Fauci: Back-to-normal may be back next year
Daily life could nearly reach the normality of prepandemic times by the end of next year, Dr. Anthony Fauci said, but it all depends on how many people get a coronavirus vaccine.
“We may actually have enough herd immunity protecting our society that as we get to the end of 2021, we could approach very much some degree of normality that is close to where we were before,” said Fauci, the nation’s top infectious disease doctor.
That would require 7580% of the population taking a coronavirus vaccine, a move that many Americans are considering with caution. Fauci said if only 40% or 50% of the population get it, it’s going to take “quite awhile” to reach sufficient immunity levels.
Reaching coronavirus testing milestones, which has been a struggle for the country since the outbreak began, is also feasible, said Fauci.
“We can get home tests that are point-of-care, sensitive, specific, cheap without the necessity for a prescription.
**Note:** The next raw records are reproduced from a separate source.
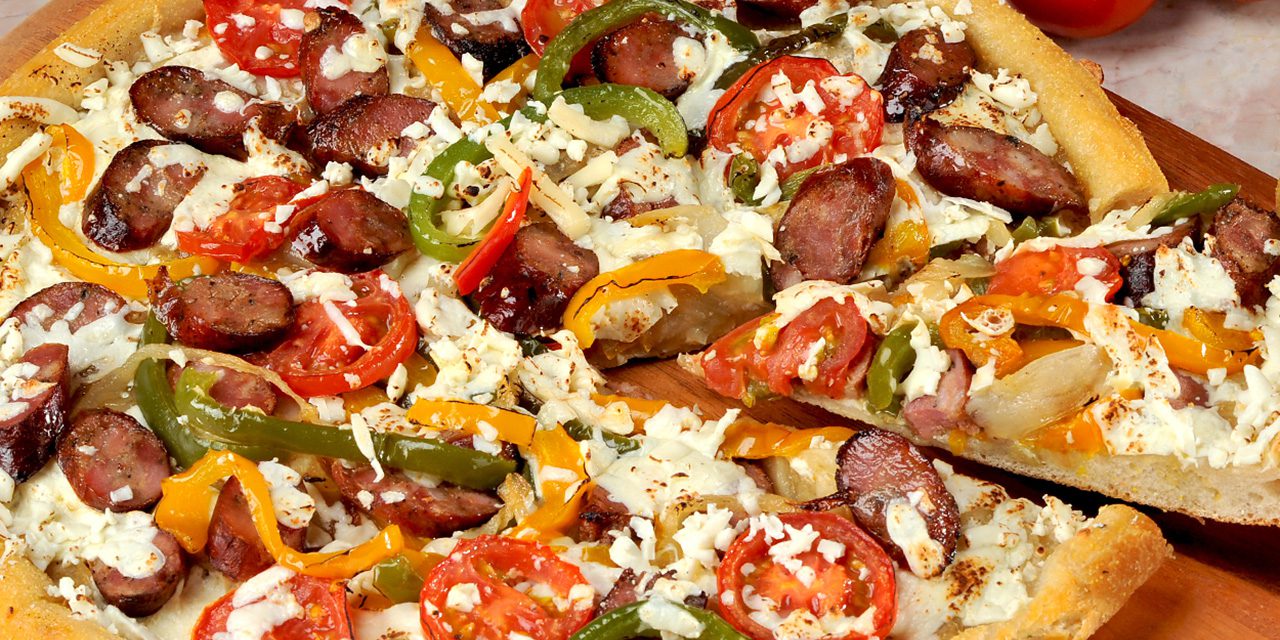 Sausage and Vegetable Pizza
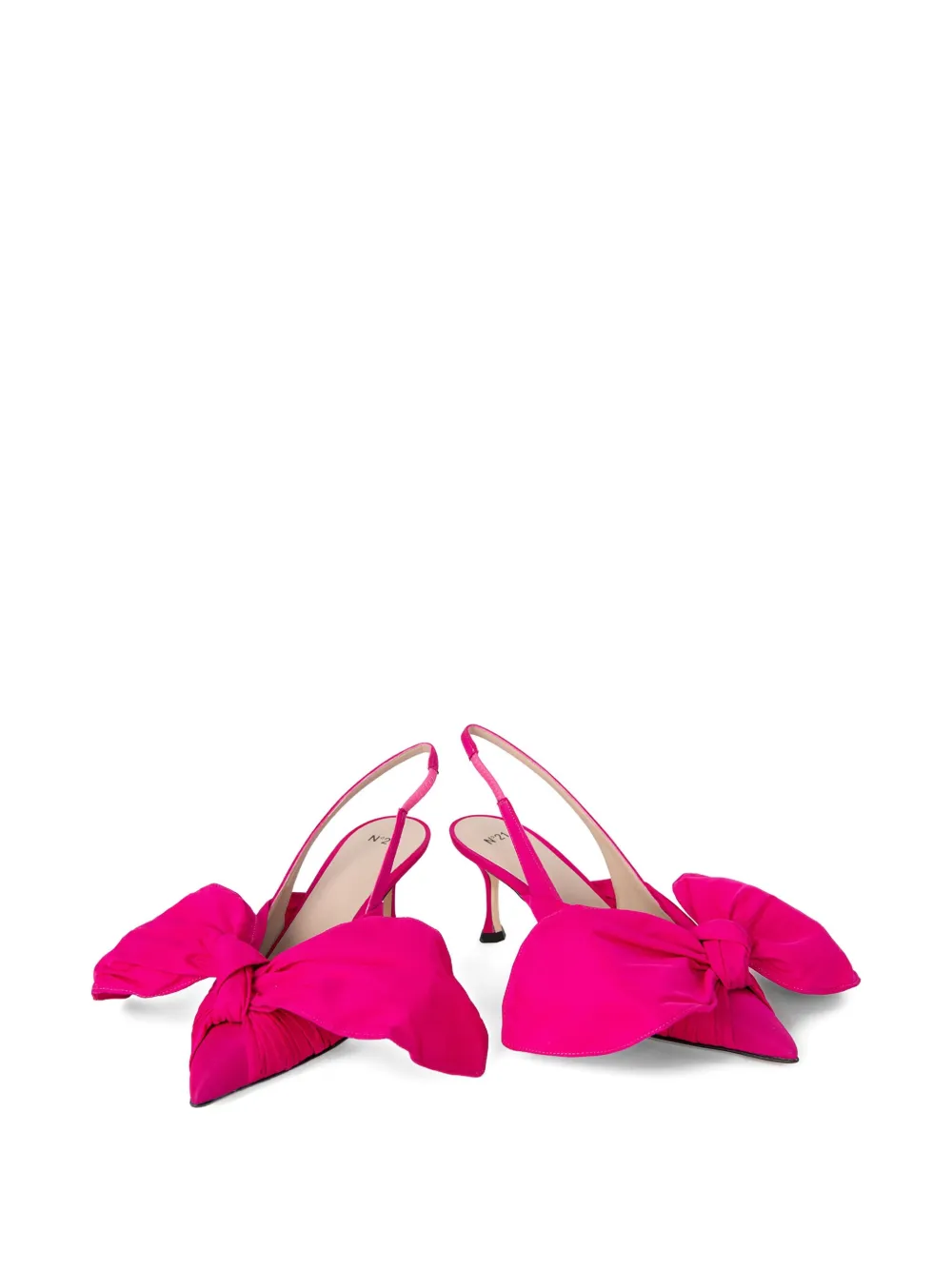 Nº21 bow-embellished slingback pumps Pink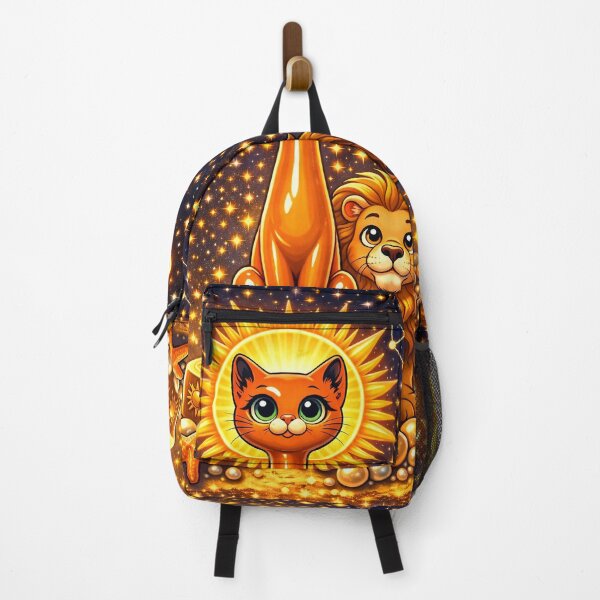 Item preview, Leo Zodiac Long Neck Cat Celestial Lion Astrology Art designed and sold by chihuahuashower.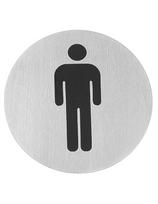 Lipni informacinė lentelė ant WC MEN durų, nerūdijančio plieno, sk. 75 mm - Hendi 663608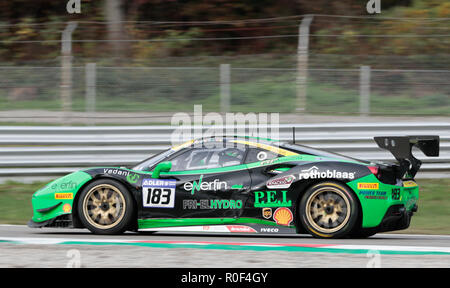 Monza. 4th Nov, 2018. Manuela Gostner of Italy competes during the Finale Mondiale Coppa Shell at Monza Eni Circuit in Monza, Italy on Nov. 4, 2018. Credit: Cheng Tingting/Xinhua/Alamy Live News Stock Photo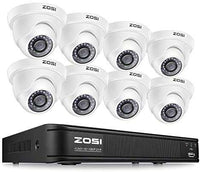 ZOSI Home Security Camera System, 8 Channel Surveillance DVR 1080p Weatherproof Dome Camera - Smart Home Advances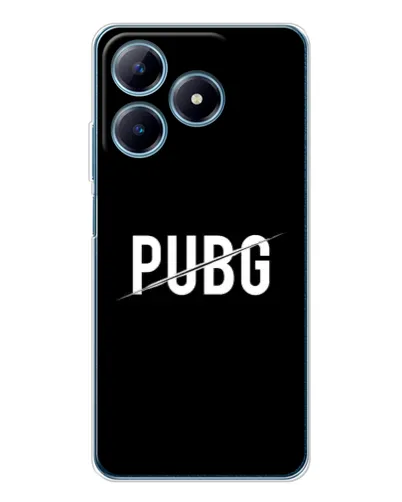 Чохол для Realme C61 з картинкою «PUBG — білий логотип» Чохол для Realme C61 з картинкою «PUBG — білий логотип»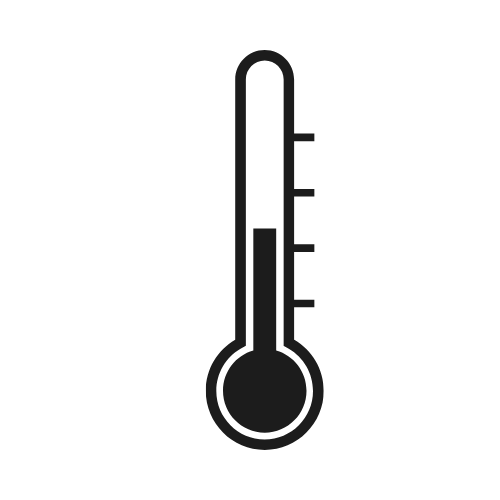 Thermometer showing a temperature reading.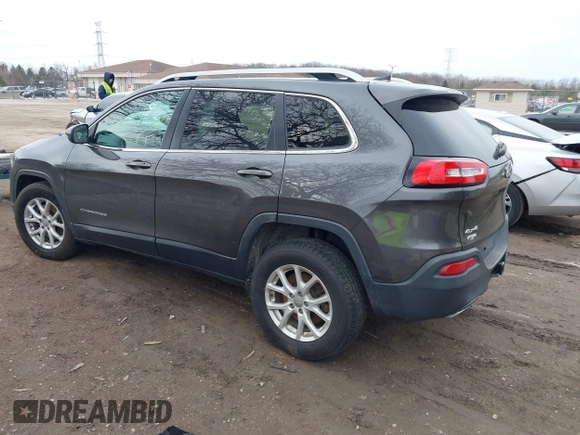 2015 Jeep Cherokee Latitude with VIN 1C4PJMCS9FW769294, listed as a IAAI auction lot 41810346 with 94,975 mi miles and . Bid and sale history available at DreamBid. Image 3.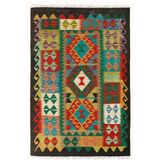 rugs modern Cotton Pamuklu Çok Renkli Otantik Ve Etnik Desenli Kilim 502, 80 x 150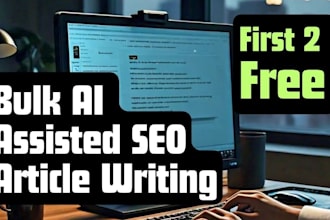 write bulk jasper ai assisted SEO optimized articles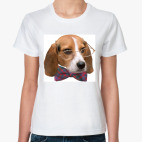 Собака в очках и бабочке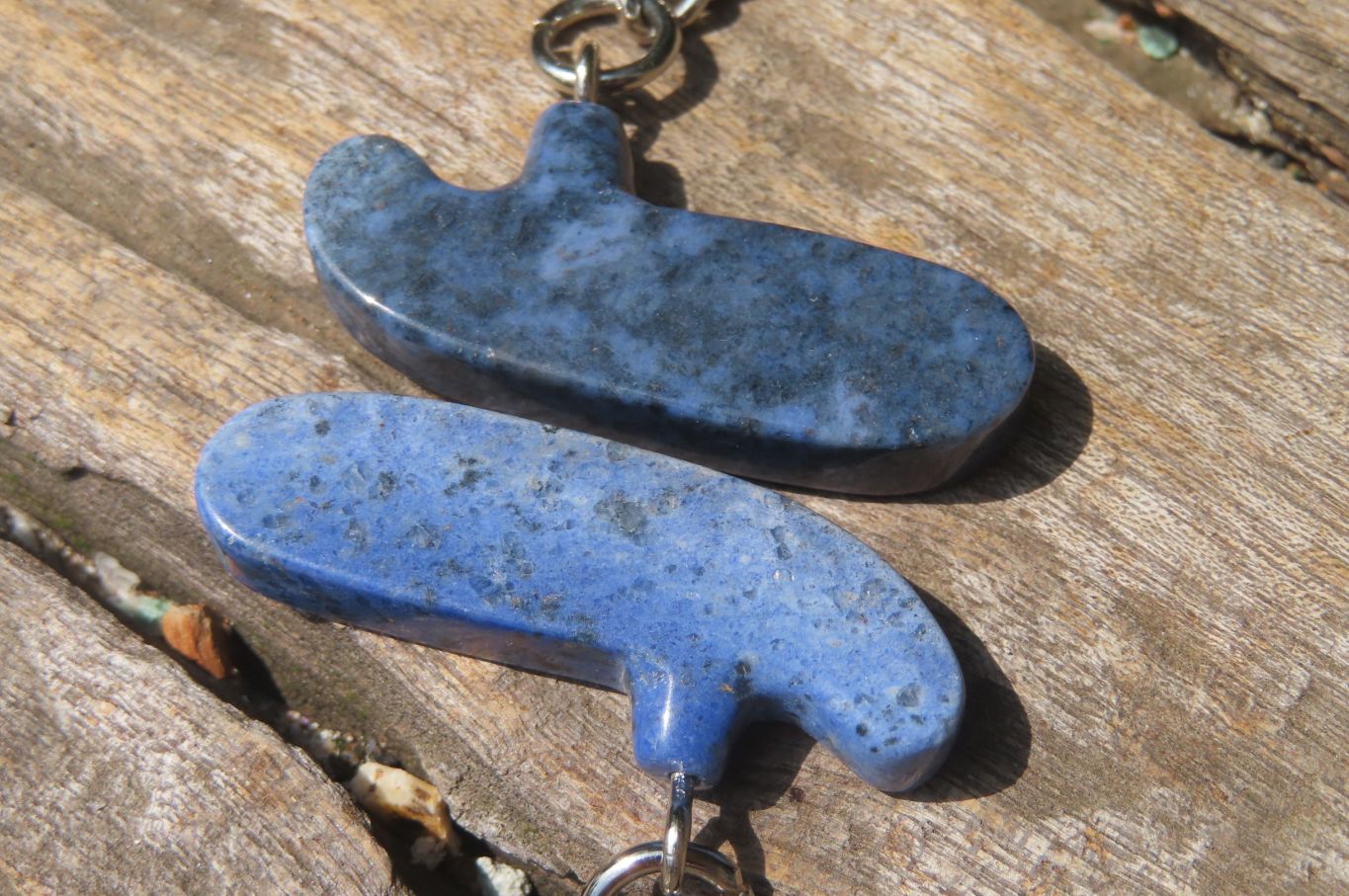 Hand Made Dumortierite Golf Putter Keyrings - sold per item - From Mozambique - Toprock Gemstones and Minerals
That’s eminently doable,” said Fauci speaking in a Wednesday webcast hosted by the Harvard T.H. Chan School of Public Health.
Achieving new levels of testing will provide yet another dimension for being able to control the outbreak by understanding infection in real time.
Fauci, who started off the pandemic making frequent public speeches with government officials, has been missing from those settings in recent months.
He said under Biden’s administration, he expects that will change.
“The president-elect wants me as the chief medical advisor and in that capacity I cannot imagine that it will not include being out there in the public giving the kinds of messages that I have in the past,” said Fauci.
The United States has seen gut-wrenching levels of mortality and infection during the COVID-19 pandemic, especially in recent weeks with record-breaking case counts and deaths that could leave some feeling numb.
CNN’s Dr. Sanjay Gupta, moderating the discussion, asked Fauci if there are days during which he just wants to throw up his hands in frustration,
Fauci said he would never do that, “You’ve just got to suck it up and keep going no matter how frustrating it gets.”